MONETARY POLICY COMMITTEE (MPC) RAISES MONETARY POLICY RATE FROM 11% TO 12%
At the monetary policy committee (MPC) meeting held during the week (Monday/Tuesday) they finally decided to increase the Monetary Policy Rate (MPR) (the base rate which CBN uses to set its lending/borrowing rates) from 11% to 12%.
What is interesting about the rate increase is that it comes exactly two months after the same MPC reduced the rate from 13% to 11% with the initial intention of the rate cut spurring lending by Banks? We all know the answer to whether that move worked or not? (Trust me… it didn’t… as most banks just carry face comot…).
But anyway from a layman’s point of view, as inflation is now at 11.4% this means that most if not all your fixed income instruments (treasury bills, bonds etc.) are generating a negative real return (i.e. Rate of return – inflation rate). CBN realized that before we get to the point where … “inflation ti take over” something had to be done. How best to tackle this – increase MPR! So it did!
It also increased the cash reserve requirement (CRR) – the specified minimum fraction of total deposits of customers which banks have to hold as cash reserves or deposits with CBN from 20% to 22.5% – effectively mopping up about N400Billion in liquidity from banks.
The fact that we’ve seen a policy reversal in less than two months speaks volumes of the MPC’s ability to be adaptable (if need be?). Now if only someone would tell them that they forgot to do something about the exchange rate… (or maybe they’re thinking that oil is heading back to $70/barrel?).
SENATE PASSES 2016 BUDGET AFTER CUTTING CAPEX BY 14%,
Our beloved 2016 budget must take the award for the budget that went through the most phases before it got passed and if you think padding was the only phase, wait for it. The 2016 budget actually went through the following:
1) Proposed 2) Missing 3) Changeling (… remember the Angelina Jolie film) 4) Dare Art- Alade (…You’re not the budget we used to know…) 5) Chelsea FC (… we go dey manage wetin we see till season end!) 6) Boyz II Men (… End of the road – eventual passage) 7)GODWIN (… I don get alert… for all the ministries)
It’s been finally passed Ladies and Gentlemen even if it took a whole 80+ days into the year but finally we have lift-off. In order not to bore you – the summary of the amendments are in the table below:
2016 Budget Item Approved by Senate MTEF 2016 Variance
Benchmark Oil Price $38 $38
Exchange Rate N197/$ N197/$ –
Oil Production (bpd) 2.2million 2.2 million –
Total Expenditure (N) 6.060 trillion 6.077 trillion -0.3% (N17Billion)

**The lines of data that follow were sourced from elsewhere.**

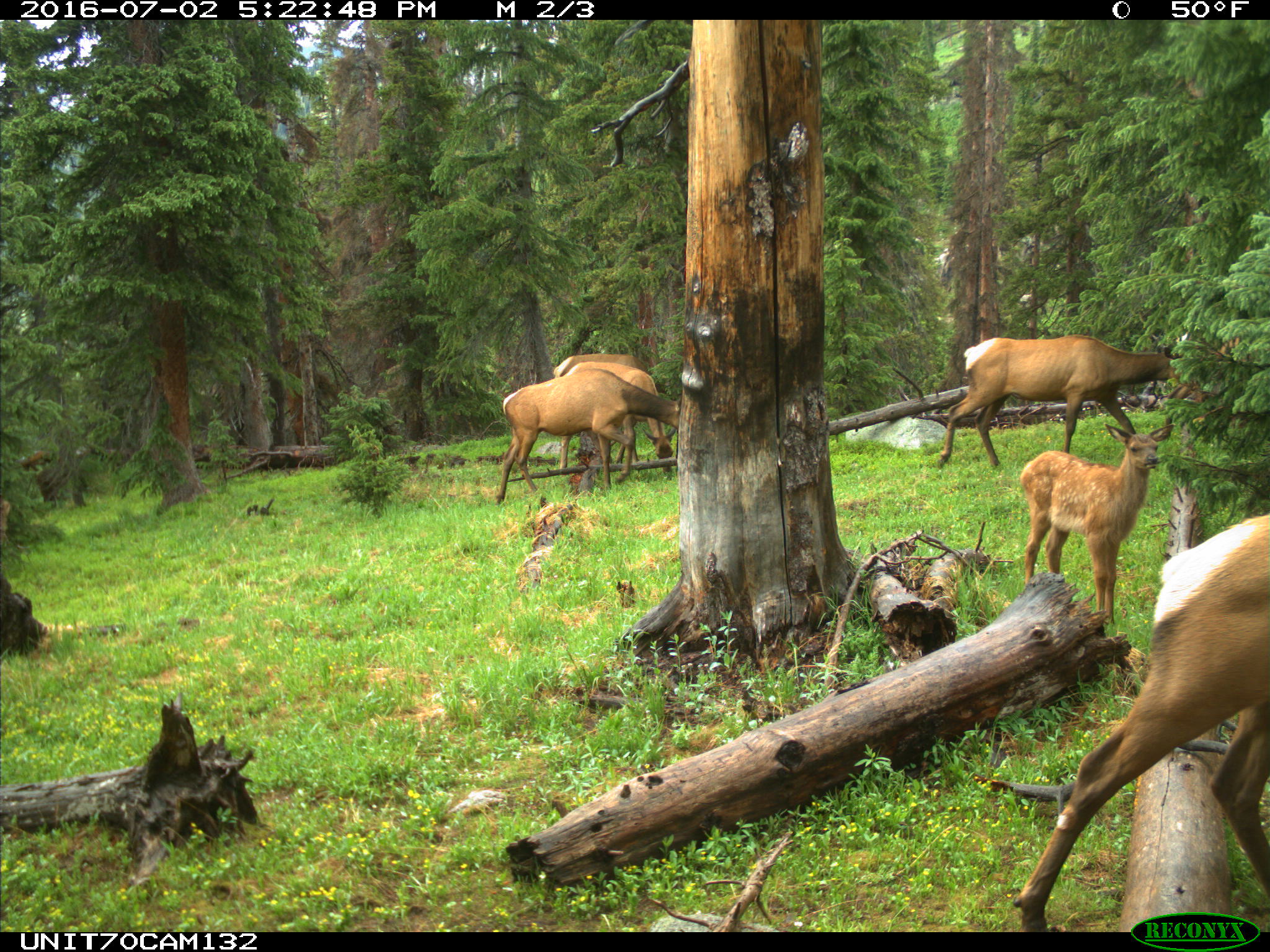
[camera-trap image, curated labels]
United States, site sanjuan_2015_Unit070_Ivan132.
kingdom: Animalia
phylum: Chordata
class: Mammalia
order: Artiodactyla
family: Cervidae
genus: Cervus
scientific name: Cervus elaphus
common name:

Recurrent Expenditure (N) 2.646 trillion 2.646 trillion –
Capital Expenditure (N) 1.587 trillion 1.846 trillion -14.1% (N259 Billion)
Statutory Transfers (N) 351.37 Billion 351.37 Billion –
Debt Service (N) 1.475 trillion 1.475 trillion –
Budget Deficit 2.2 trillion 2.2 trillion
According to the NASS, a total of N17billion was identified as errors, omissions etc particularly in the areas of personnel cost. Now I’m curious as to why it was only N17billion they identified? Not more? Speaking of personnel costs, the NASS has personnel costs of N115billion – divided by 469 (109 Senators; 360 Legislators) that’s an average cost of N242.203m per NASS member annually (over N20m monthly)… forget Chevron or Mobikl! … I know where I want to work I grow up… in my next life!!
Anyway, after wondering why some people (NASS members) have all the luck… It struck me that recurrent expenditure stayed the same… and capital expenditure dropped by 15%. Now if capital expenditure is required to develop the infrastructure that ultimately grows your economy (… think roads, power, rail etc.) why is this figure shrinking? And why should it? With all the so-called inflation/padding/ cushioning-up of the budget… why didn’t it affect recurrent expenditure? Do we as a nation realize that’s less money (N259 billion) to spend… to fix power (Oya lie that you’re not running a generator as we speak…), roads, rail etc and we all seem comfortable with this? Na wa oo.
Well I hope that at some point our love affair with recurrent expenditure will become like the “Roxette” song… it must’ve been love… but it’s over now!”